That mission, Artemis 2, will send a Canadian and three Americans around the moon no sooner than November 2024. The Canadian seat comes courtesy of a big contribution to NASA’s Artemis program: Canadarm3, a robotic arm that will service the planned Gateway moon-orbiting space station. (The identities of the Artemis 2 crewmembers are currently unknown but will be revealed on Monday, April 3, in a live NASA event that you can watch here at Space.com.)

Canadarm3 was announced in 2019 as part of a big push in Canadian federal government circles to reprioritize space exploration. The government pledged US $1.56 billion USD in space spending over 24 years ($2.05 billion CAD under 2019 exchange rates). That’s $65 million USD a year, a fairly significant amount for a space agency that specializes in niche projects.

Much of that Canadian Space Agency (CSA) money was for Canadarm3, but some was also earmarked for a business incubator known as the Lunar Exploration Acceleration Program (LEAP). Other support went to food and health tech development contests designed to assist future deep space astronauts.

• Records:
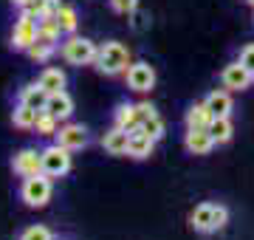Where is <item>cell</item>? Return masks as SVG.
I'll return each mask as SVG.
<instances>
[{
	"mask_svg": "<svg viewBox=\"0 0 254 240\" xmlns=\"http://www.w3.org/2000/svg\"><path fill=\"white\" fill-rule=\"evenodd\" d=\"M96 71L105 76H119L125 74L127 68H130V48L125 43H119V40H108L105 46H99L96 51Z\"/></svg>",
	"mask_w": 254,
	"mask_h": 240,
	"instance_id": "obj_1",
	"label": "cell"
},
{
	"mask_svg": "<svg viewBox=\"0 0 254 240\" xmlns=\"http://www.w3.org/2000/svg\"><path fill=\"white\" fill-rule=\"evenodd\" d=\"M190 223H192V229L200 232V235H212V232L223 229L229 223V209L223 203H209V201L198 203L190 215Z\"/></svg>",
	"mask_w": 254,
	"mask_h": 240,
	"instance_id": "obj_2",
	"label": "cell"
},
{
	"mask_svg": "<svg viewBox=\"0 0 254 240\" xmlns=\"http://www.w3.org/2000/svg\"><path fill=\"white\" fill-rule=\"evenodd\" d=\"M96 51L99 46L88 37H79V34H65V40L60 43V51L57 54L63 57L68 65H93L96 62Z\"/></svg>",
	"mask_w": 254,
	"mask_h": 240,
	"instance_id": "obj_3",
	"label": "cell"
},
{
	"mask_svg": "<svg viewBox=\"0 0 254 240\" xmlns=\"http://www.w3.org/2000/svg\"><path fill=\"white\" fill-rule=\"evenodd\" d=\"M51 195H54V178H48L46 173L28 176V178H23V184H20V201L26 203V206H31V209L48 206Z\"/></svg>",
	"mask_w": 254,
	"mask_h": 240,
	"instance_id": "obj_4",
	"label": "cell"
},
{
	"mask_svg": "<svg viewBox=\"0 0 254 240\" xmlns=\"http://www.w3.org/2000/svg\"><path fill=\"white\" fill-rule=\"evenodd\" d=\"M40 158H43V173H46L48 178H65L68 173H71V150L60 147V144H48V147L40 150Z\"/></svg>",
	"mask_w": 254,
	"mask_h": 240,
	"instance_id": "obj_5",
	"label": "cell"
},
{
	"mask_svg": "<svg viewBox=\"0 0 254 240\" xmlns=\"http://www.w3.org/2000/svg\"><path fill=\"white\" fill-rule=\"evenodd\" d=\"M37 23L40 20L31 11H20L17 14L14 26H11V37H9V46L14 51H28L37 43Z\"/></svg>",
	"mask_w": 254,
	"mask_h": 240,
	"instance_id": "obj_6",
	"label": "cell"
},
{
	"mask_svg": "<svg viewBox=\"0 0 254 240\" xmlns=\"http://www.w3.org/2000/svg\"><path fill=\"white\" fill-rule=\"evenodd\" d=\"M54 141L60 144V147L76 153V150L88 147V127L79 124V121H63L60 130L54 133Z\"/></svg>",
	"mask_w": 254,
	"mask_h": 240,
	"instance_id": "obj_7",
	"label": "cell"
},
{
	"mask_svg": "<svg viewBox=\"0 0 254 240\" xmlns=\"http://www.w3.org/2000/svg\"><path fill=\"white\" fill-rule=\"evenodd\" d=\"M127 88L136 93H147L155 88V68L150 62H130V68L125 71Z\"/></svg>",
	"mask_w": 254,
	"mask_h": 240,
	"instance_id": "obj_8",
	"label": "cell"
},
{
	"mask_svg": "<svg viewBox=\"0 0 254 240\" xmlns=\"http://www.w3.org/2000/svg\"><path fill=\"white\" fill-rule=\"evenodd\" d=\"M11 170L14 176L20 178H28V176H37L43 173V158H40V150L37 147H23L11 156Z\"/></svg>",
	"mask_w": 254,
	"mask_h": 240,
	"instance_id": "obj_9",
	"label": "cell"
},
{
	"mask_svg": "<svg viewBox=\"0 0 254 240\" xmlns=\"http://www.w3.org/2000/svg\"><path fill=\"white\" fill-rule=\"evenodd\" d=\"M220 79H223V88H226V91H246V88L254 82V74L237 60V62H229L226 68H223Z\"/></svg>",
	"mask_w": 254,
	"mask_h": 240,
	"instance_id": "obj_10",
	"label": "cell"
},
{
	"mask_svg": "<svg viewBox=\"0 0 254 240\" xmlns=\"http://www.w3.org/2000/svg\"><path fill=\"white\" fill-rule=\"evenodd\" d=\"M184 147H187V153H192V156H209V153L215 150V139H212L209 130L187 127V133H184Z\"/></svg>",
	"mask_w": 254,
	"mask_h": 240,
	"instance_id": "obj_11",
	"label": "cell"
},
{
	"mask_svg": "<svg viewBox=\"0 0 254 240\" xmlns=\"http://www.w3.org/2000/svg\"><path fill=\"white\" fill-rule=\"evenodd\" d=\"M155 150V139L153 136H147L141 127H133L130 130V141H127V156L136 158V161H144V158L153 156Z\"/></svg>",
	"mask_w": 254,
	"mask_h": 240,
	"instance_id": "obj_12",
	"label": "cell"
},
{
	"mask_svg": "<svg viewBox=\"0 0 254 240\" xmlns=\"http://www.w3.org/2000/svg\"><path fill=\"white\" fill-rule=\"evenodd\" d=\"M127 141H130V130L113 124V127L102 136V147H105V153H110V156H127Z\"/></svg>",
	"mask_w": 254,
	"mask_h": 240,
	"instance_id": "obj_13",
	"label": "cell"
},
{
	"mask_svg": "<svg viewBox=\"0 0 254 240\" xmlns=\"http://www.w3.org/2000/svg\"><path fill=\"white\" fill-rule=\"evenodd\" d=\"M43 111H48L54 119L60 121H68L71 119V113H73V99H71V93L68 91H60V93H51L46 99V108Z\"/></svg>",
	"mask_w": 254,
	"mask_h": 240,
	"instance_id": "obj_14",
	"label": "cell"
},
{
	"mask_svg": "<svg viewBox=\"0 0 254 240\" xmlns=\"http://www.w3.org/2000/svg\"><path fill=\"white\" fill-rule=\"evenodd\" d=\"M37 82H40V88L51 96V93H60L65 91V85H68V76H65L63 68H54V65H48V68H43V74L37 76Z\"/></svg>",
	"mask_w": 254,
	"mask_h": 240,
	"instance_id": "obj_15",
	"label": "cell"
},
{
	"mask_svg": "<svg viewBox=\"0 0 254 240\" xmlns=\"http://www.w3.org/2000/svg\"><path fill=\"white\" fill-rule=\"evenodd\" d=\"M63 28L57 26V20H40L37 23V43H43V46H54L60 51V43H63Z\"/></svg>",
	"mask_w": 254,
	"mask_h": 240,
	"instance_id": "obj_16",
	"label": "cell"
},
{
	"mask_svg": "<svg viewBox=\"0 0 254 240\" xmlns=\"http://www.w3.org/2000/svg\"><path fill=\"white\" fill-rule=\"evenodd\" d=\"M46 99H48V93L40 88V82L23 85L20 93H17V102H23V105H28V108H34V111H43V108H46Z\"/></svg>",
	"mask_w": 254,
	"mask_h": 240,
	"instance_id": "obj_17",
	"label": "cell"
},
{
	"mask_svg": "<svg viewBox=\"0 0 254 240\" xmlns=\"http://www.w3.org/2000/svg\"><path fill=\"white\" fill-rule=\"evenodd\" d=\"M113 124L125 130H133L138 127V113H136V105H130V102H119L116 111H113Z\"/></svg>",
	"mask_w": 254,
	"mask_h": 240,
	"instance_id": "obj_18",
	"label": "cell"
},
{
	"mask_svg": "<svg viewBox=\"0 0 254 240\" xmlns=\"http://www.w3.org/2000/svg\"><path fill=\"white\" fill-rule=\"evenodd\" d=\"M57 26L63 28V34H76V26H79V14H76V9L73 6H68V3H60L57 6Z\"/></svg>",
	"mask_w": 254,
	"mask_h": 240,
	"instance_id": "obj_19",
	"label": "cell"
},
{
	"mask_svg": "<svg viewBox=\"0 0 254 240\" xmlns=\"http://www.w3.org/2000/svg\"><path fill=\"white\" fill-rule=\"evenodd\" d=\"M212 113H209L206 102H195L190 111H187V127H200V130H209V124H212Z\"/></svg>",
	"mask_w": 254,
	"mask_h": 240,
	"instance_id": "obj_20",
	"label": "cell"
},
{
	"mask_svg": "<svg viewBox=\"0 0 254 240\" xmlns=\"http://www.w3.org/2000/svg\"><path fill=\"white\" fill-rule=\"evenodd\" d=\"M203 102H206L212 116H229L232 113V96H229V91H212Z\"/></svg>",
	"mask_w": 254,
	"mask_h": 240,
	"instance_id": "obj_21",
	"label": "cell"
},
{
	"mask_svg": "<svg viewBox=\"0 0 254 240\" xmlns=\"http://www.w3.org/2000/svg\"><path fill=\"white\" fill-rule=\"evenodd\" d=\"M37 113H40V111H34V108H28V105L17 102V105H14V111H11V124L20 127V130H34Z\"/></svg>",
	"mask_w": 254,
	"mask_h": 240,
	"instance_id": "obj_22",
	"label": "cell"
},
{
	"mask_svg": "<svg viewBox=\"0 0 254 240\" xmlns=\"http://www.w3.org/2000/svg\"><path fill=\"white\" fill-rule=\"evenodd\" d=\"M209 133H212L215 144H226V141L232 139V133H235V124H232L229 116H215L212 124H209Z\"/></svg>",
	"mask_w": 254,
	"mask_h": 240,
	"instance_id": "obj_23",
	"label": "cell"
},
{
	"mask_svg": "<svg viewBox=\"0 0 254 240\" xmlns=\"http://www.w3.org/2000/svg\"><path fill=\"white\" fill-rule=\"evenodd\" d=\"M60 124H63V121L54 119L48 111H40L37 113V121H34V130H37L40 139H54V133L60 130Z\"/></svg>",
	"mask_w": 254,
	"mask_h": 240,
	"instance_id": "obj_24",
	"label": "cell"
},
{
	"mask_svg": "<svg viewBox=\"0 0 254 240\" xmlns=\"http://www.w3.org/2000/svg\"><path fill=\"white\" fill-rule=\"evenodd\" d=\"M26 54H28V60H31V62L46 65L48 60H51V57L57 54V48H54V46H43V43H34V46L28 48Z\"/></svg>",
	"mask_w": 254,
	"mask_h": 240,
	"instance_id": "obj_25",
	"label": "cell"
},
{
	"mask_svg": "<svg viewBox=\"0 0 254 240\" xmlns=\"http://www.w3.org/2000/svg\"><path fill=\"white\" fill-rule=\"evenodd\" d=\"M138 127L144 130L147 136H153L155 141H158V139L164 136V119L158 116V113H153V116H147V119L141 121V124H138Z\"/></svg>",
	"mask_w": 254,
	"mask_h": 240,
	"instance_id": "obj_26",
	"label": "cell"
},
{
	"mask_svg": "<svg viewBox=\"0 0 254 240\" xmlns=\"http://www.w3.org/2000/svg\"><path fill=\"white\" fill-rule=\"evenodd\" d=\"M20 240H54V235H51V229H48V226H43V223H34V226L23 229Z\"/></svg>",
	"mask_w": 254,
	"mask_h": 240,
	"instance_id": "obj_27",
	"label": "cell"
},
{
	"mask_svg": "<svg viewBox=\"0 0 254 240\" xmlns=\"http://www.w3.org/2000/svg\"><path fill=\"white\" fill-rule=\"evenodd\" d=\"M110 9L116 11V14H125V17H130V14L138 9V0H110Z\"/></svg>",
	"mask_w": 254,
	"mask_h": 240,
	"instance_id": "obj_28",
	"label": "cell"
},
{
	"mask_svg": "<svg viewBox=\"0 0 254 240\" xmlns=\"http://www.w3.org/2000/svg\"><path fill=\"white\" fill-rule=\"evenodd\" d=\"M240 62H243L246 68L254 74V43H252V46H246L243 51H240Z\"/></svg>",
	"mask_w": 254,
	"mask_h": 240,
	"instance_id": "obj_29",
	"label": "cell"
},
{
	"mask_svg": "<svg viewBox=\"0 0 254 240\" xmlns=\"http://www.w3.org/2000/svg\"><path fill=\"white\" fill-rule=\"evenodd\" d=\"M136 113H138V124H141L147 116H153V113H155V108L150 105V102H138V105H136Z\"/></svg>",
	"mask_w": 254,
	"mask_h": 240,
	"instance_id": "obj_30",
	"label": "cell"
},
{
	"mask_svg": "<svg viewBox=\"0 0 254 240\" xmlns=\"http://www.w3.org/2000/svg\"><path fill=\"white\" fill-rule=\"evenodd\" d=\"M130 17H133V28H136V31H144V26L147 23H150V20H147V14H141V11H133V14H130Z\"/></svg>",
	"mask_w": 254,
	"mask_h": 240,
	"instance_id": "obj_31",
	"label": "cell"
},
{
	"mask_svg": "<svg viewBox=\"0 0 254 240\" xmlns=\"http://www.w3.org/2000/svg\"><path fill=\"white\" fill-rule=\"evenodd\" d=\"M11 6H14V9H20V11H26V9H31V6H34V0H11Z\"/></svg>",
	"mask_w": 254,
	"mask_h": 240,
	"instance_id": "obj_32",
	"label": "cell"
},
{
	"mask_svg": "<svg viewBox=\"0 0 254 240\" xmlns=\"http://www.w3.org/2000/svg\"><path fill=\"white\" fill-rule=\"evenodd\" d=\"M249 3H252V6H254V0H249Z\"/></svg>",
	"mask_w": 254,
	"mask_h": 240,
	"instance_id": "obj_33",
	"label": "cell"
}]
</instances>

• Exercise set:
• a. Transcribe the Canadarm3 passage starting at "Much of that" and ending at "deep space astronauts.".
• b. Answer these questions from the Canadarm3 passage:
(i) How many Americans will Artemis 2 send around the moon?
(ii) In what year was Canadarm3 announced?
(iii) What is the name of the business incubator that got some of the Canadian Space Agency money?
• c. Write the next part of the Canadarm3 passage, picking up after its final sentence.
The data here has nothing to do with the Canadarm3 passage.

• Task-by-task answers:
• a.
Much of that Canadian Space Agency (CSA) money was for Canadarm3, but some was also earmarked for a business incubator known as the Lunar Exploration Acceleration Program (LEAP). Other support went to food and health tech development contests designed to assist future deep space astronauts.

• b.
(i) Three
(ii) 2019
(iii) The Lunar Exploration Acceleration Program (LEAP)

• c.
Getting all that funding and securing a seat on Artemis 2, however, took four years of behind-the-scenes negotiations. To introduce what happened, let’s talk about something that may not sound all that space-y at first: potato salad.

Canada is a powerful tech specialist that has been supplying highly capable space robotics since 1981 — Canadarm for the space shuttle program; Canadarm2 for the International Space Station (ISS), along with a “handy robot” named Dextre; and Canadarm3, which will be built by the company MDA. These are all crucial tools used for applications such as spacewalking, satellite repairs and space station servicing.

Ken Podwalski, a senior CSA official involved with the Artemis 2 and Gateway negotiations, likens the reputation of Canada’s space robotics to the dinner guest who comes armed with a divine side dish: “People look at Canada and say, ‘Canada, you guys make the best potato salad, bar none. It’s the best potato salad you can get. Nobody does it like you.'”

His confidence comes from decades of space experience. NASA’s Hubble Space Telescope, for example, would not be running today without Canadarm, which was used on five space shuttle servicing missions to the iconic observatory from 1993 to 2009. Nor would the ISS exist in its current form without Canadarm2, which berths cargo ships, assists in construction and even starred in a spectacular 2007 emergency spacewalk to fix a torn ISS solar panel.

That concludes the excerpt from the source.